**TEKS BACAAN**
----

Fenomena berikut adalah contoh yang paling mengganggu saya. Begini. Di Yogyakarta ada begitu banyak teman-teman yang berasal dari Papua. Kebetulan, di Yogyakarta saya berdomisili di daerah yang sama dengan banyak teman-teman dari Papua. Saya sering melihat mereka berkumpul bersama-bersama, entah di tempat bermain futsal, entah di warung makan. Seorang kawan pernah berkata, “Orang-orang Timur (merujuk ke teman-teman dari Papua itu) kok bergaulnya sama mereka-mereka saja ya?” saat kami berkendara dan melintas di depan kawan-kawan dari Papua yang sedang berkumpul. Entah apa alasan di balik keadaan itu, apakah kawan-kawan dari Papua memang sengaja mengasingkan diri mereka, atau justru ada yang salah dengan cara pandang kawan-kawan bersuku lainnya terhadap kawan-kawan dari Papua sehingga mereka tampak seperti tidak berbaur? Faktanya, term ‘orang-orang timur’ yang merujuk pada mereka yang berasal dari Timur, khususnya yang berkulit legam dan berambut keriting, eksis di Yogyakarta dan seringnya diikuti dengan ide-ide yang kurang elok tentang term itu. Saya pikir term tersebut bisa jadi sama mengganggunya dengan term ‘kulit hitam’ atau ‘negro’ yang pernah eksis di Amerika Serikat.

Terkait isu keagamaan, saya jadi ingat bahwa 4 hari sebelum saya menulis esai ini, saya terlibat pembicaraan dengan seorang bapak. Ia adalah seorang staf administrasi di universitas saya. Dari berkas yang saya berikan padanya, ia jadi tahu di fakultas apa saya belajar. Ia lantas menyebut nama salah seorang dosen dan bertanya apakah saya diajar olehnya. Ketika saya katakan bahwa benar saya diajar oleh dosen tersebut, ia lalu berkata, “Kasihan dia (dosen saya).” Saya yang tidak paham konteks jelas bertanya, “Kasihan kenapa, bapak?” Bapak itu lalu menjelaskan bahwa dosen saya itu dulunya adalah seorang Islam tapi kemudian pindah agama. Itulah kenapa ia mengasihani dosen saya. Menurutnya, pilihan untuk berpindah agama adalah pilihan yang sangat salah.

Terlanjur sering saya mendengar pernyataan tentang Yogyakarta sebagai miniatur Indonesia. Jika benar Yogyakarta adalah miniatur Indonesia dan saya masih melihat ada api dalam sekam terkait masalah kebhinekaan di sini, bisa jadi memang begitulah keadaan keberagaman Indonesia yang sebenarnya. Benar bahwa Negara ini mengakui ada beragam suku, agama, dan ras. Benar juga bahwa suku, agama, dan ras yang beragam itu bisa hidup bersama di satu Negara Kesatuan Republik Indonesia. Namun, ada nyala yang selalu siap terbakar dalam diri kebhinekaan Indonesia itu. Lihatlah betapa banyak konflik berbau SARA yang terjadi di Indonesia. Konflik Poso yang saya sebut di paragraf pertama esai ini adalah salah satunya.

----

**DATA YANG DISEDIAKAN**
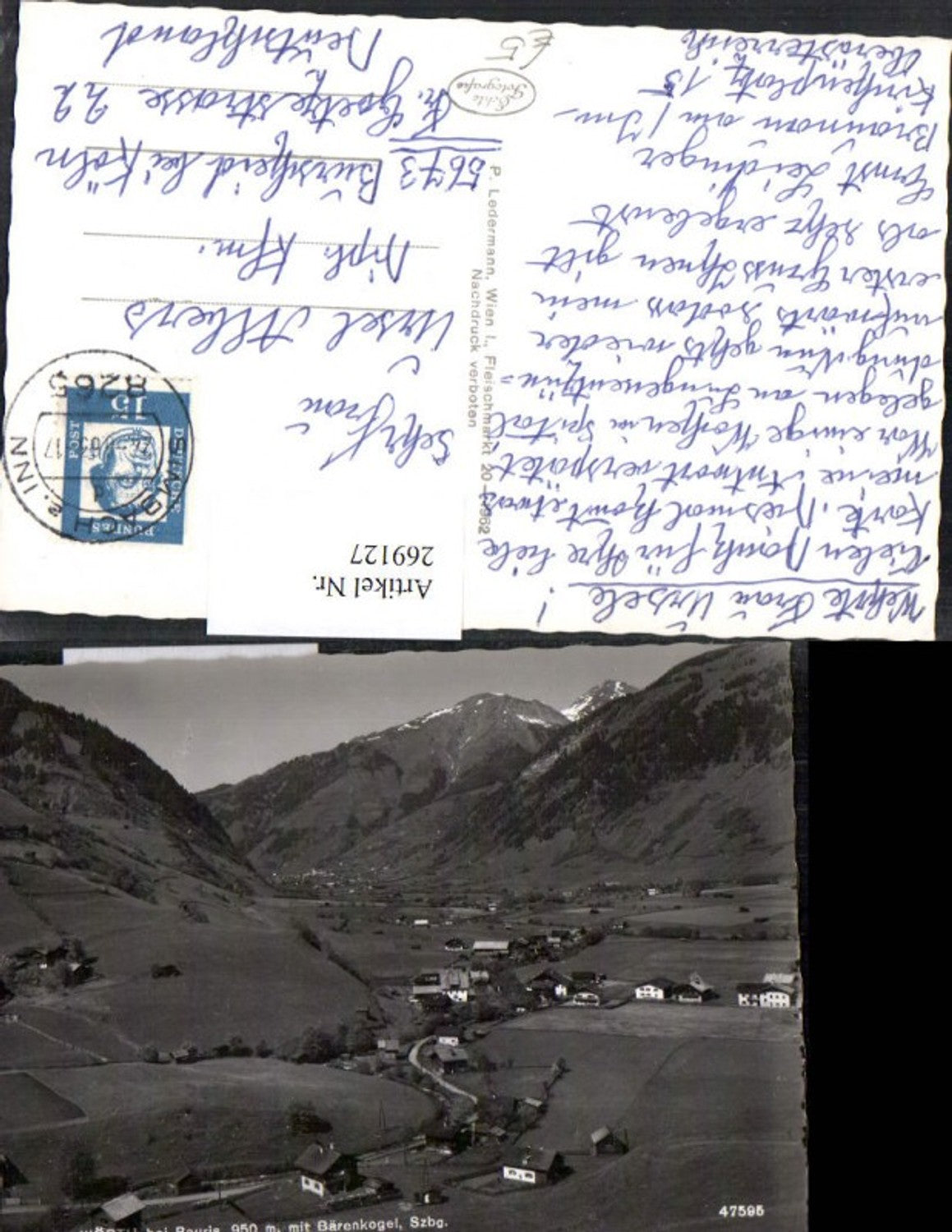 269127,Wörth b. Rauris m. Bärenkogel Teilansicht Bergkulisse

----

**DAFTAR TUGAS**
1. Sebutkan semua istilah yang diapit tanda kutip tunggal dalam esai tentang keberagaman di Yogyakarta di atas.
2. Ketik ulang bagian esai tentang keberagaman di Yogyakarta di atas, mulai dari "Terkait isu keagamaan, saya" dan terus sampai "yang sangat salah.".

**DAFTAR JAWABAN**
1. ‘orang-orang timur’, ‘kulit hitam’, ‘negro’

2.
Terkait isu keagamaan, saya jadi ingat bahwa 4 hari sebelum saya menulis esai ini, saya terlibat pembicaraan dengan seorang bapak. Ia adalah seorang staf administrasi di universitas saya. Dari berkas yang saya berikan padanya, ia jadi tahu di fakultas apa saya belajar. Ia lantas menyebut nama salah seorang dosen dan bertanya apakah saya diajar olehnya. Ketika saya katakan bahwa benar saya diajar oleh dosen tersebut, ia lalu berkata, “Kasihan dia (dosen saya).” Saya yang tidak paham konteks jelas bertanya, “Kasihan kenapa, bapak?” Bapak itu lalu menjelaskan bahwa dosen saya itu dulunya adalah seorang Islam tapi kemudian pindah agama. Itulah kenapa ia mengasihani dosen saya. Menurutnya, pilihan untuk berpindah agama adalah pilihan yang sangat salah.